# START OF SUPPLIED RECORDS

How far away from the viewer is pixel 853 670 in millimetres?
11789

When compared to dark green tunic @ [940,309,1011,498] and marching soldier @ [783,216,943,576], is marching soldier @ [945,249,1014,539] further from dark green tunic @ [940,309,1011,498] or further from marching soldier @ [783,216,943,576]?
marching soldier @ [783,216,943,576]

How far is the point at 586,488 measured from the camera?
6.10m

# END OF SUPPLIED RECORDS
# START OF SUPPLIED RECORDS

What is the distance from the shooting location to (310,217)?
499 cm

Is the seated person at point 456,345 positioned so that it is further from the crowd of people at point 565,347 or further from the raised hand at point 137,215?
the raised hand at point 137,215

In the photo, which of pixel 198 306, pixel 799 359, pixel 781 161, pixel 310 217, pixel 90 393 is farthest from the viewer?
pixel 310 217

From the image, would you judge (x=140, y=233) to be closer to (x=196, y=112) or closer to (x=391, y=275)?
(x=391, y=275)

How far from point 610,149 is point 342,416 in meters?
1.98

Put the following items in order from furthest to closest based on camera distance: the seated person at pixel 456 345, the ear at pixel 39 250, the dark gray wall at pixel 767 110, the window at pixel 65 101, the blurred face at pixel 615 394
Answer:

# END OF SUPPLIED RECORDS

WHAT TO PRODUCE | Find each row above that contains the word "marching", and copy those lines in full.

SOLUTION FOR THIS TASK |
When compared to dark green tunic @ [940,309,1011,498] and marching soldier @ [783,216,943,576], is marching soldier @ [945,249,1014,539] further from dark green tunic @ [940,309,1011,498] or further from marching soldier @ [783,216,943,576]?
marching soldier @ [783,216,943,576]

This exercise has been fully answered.